▶ _Material supplied_:
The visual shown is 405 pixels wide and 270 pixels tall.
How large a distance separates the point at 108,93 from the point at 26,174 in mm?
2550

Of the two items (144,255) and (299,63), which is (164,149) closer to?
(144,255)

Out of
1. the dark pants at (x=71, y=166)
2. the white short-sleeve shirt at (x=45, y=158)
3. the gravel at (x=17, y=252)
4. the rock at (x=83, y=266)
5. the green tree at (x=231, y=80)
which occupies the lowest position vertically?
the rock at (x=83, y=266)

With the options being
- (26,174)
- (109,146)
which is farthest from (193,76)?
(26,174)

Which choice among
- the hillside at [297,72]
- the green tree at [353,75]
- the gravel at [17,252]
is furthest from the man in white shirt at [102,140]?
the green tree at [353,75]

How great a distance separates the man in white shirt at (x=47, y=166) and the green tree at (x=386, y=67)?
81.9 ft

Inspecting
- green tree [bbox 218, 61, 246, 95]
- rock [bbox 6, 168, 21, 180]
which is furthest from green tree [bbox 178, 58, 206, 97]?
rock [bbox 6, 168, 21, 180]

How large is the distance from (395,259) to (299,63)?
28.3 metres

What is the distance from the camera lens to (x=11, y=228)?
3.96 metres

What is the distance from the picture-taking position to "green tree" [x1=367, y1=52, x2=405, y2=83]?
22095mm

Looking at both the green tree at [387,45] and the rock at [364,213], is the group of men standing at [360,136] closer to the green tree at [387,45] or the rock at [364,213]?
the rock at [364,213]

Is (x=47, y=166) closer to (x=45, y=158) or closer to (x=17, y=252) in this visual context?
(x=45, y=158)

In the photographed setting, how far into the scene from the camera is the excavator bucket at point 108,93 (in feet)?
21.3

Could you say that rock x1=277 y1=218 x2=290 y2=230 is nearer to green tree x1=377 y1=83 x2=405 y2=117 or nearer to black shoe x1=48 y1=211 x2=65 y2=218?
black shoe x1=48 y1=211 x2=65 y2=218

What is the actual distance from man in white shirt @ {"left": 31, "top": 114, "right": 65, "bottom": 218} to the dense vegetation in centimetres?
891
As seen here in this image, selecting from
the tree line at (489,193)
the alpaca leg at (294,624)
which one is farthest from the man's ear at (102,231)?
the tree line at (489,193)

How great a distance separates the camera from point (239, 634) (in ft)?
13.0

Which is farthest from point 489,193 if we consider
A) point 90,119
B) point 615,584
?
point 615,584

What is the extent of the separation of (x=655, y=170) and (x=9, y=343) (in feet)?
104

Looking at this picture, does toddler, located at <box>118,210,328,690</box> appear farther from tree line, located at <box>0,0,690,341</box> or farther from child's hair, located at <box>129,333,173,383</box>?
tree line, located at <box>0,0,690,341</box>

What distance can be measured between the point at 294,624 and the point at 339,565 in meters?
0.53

▶ _What needs to be done_: Copy out the items word for word, beginning at the line that contains "As seen here in this image, selecting from" and continuing through the last line of the items.

▶ _Final result_:
As seen here in this image, selecting from
the tree line at (489,193)
the alpaca leg at (294,624)
which one is farthest from the man's ear at (102,231)?
the tree line at (489,193)

How great a distance separates the camera from point (239, 634) (in ft)?
13.0

Which is farthest from point 489,193 if we consider
A) point 90,119
B) point 615,584
?
point 615,584

What is the extent of the separation of (x=655, y=170) and (x=9, y=343) (in feet)?
104

Looking at this picture, does toddler, located at <box>118,210,328,690</box> appear farther from tree line, located at <box>0,0,690,341</box> or farther from child's hair, located at <box>129,333,173,383</box>?
tree line, located at <box>0,0,690,341</box>

What distance can be measured between the point at 294,624 and the point at 339,565 in meters?
0.53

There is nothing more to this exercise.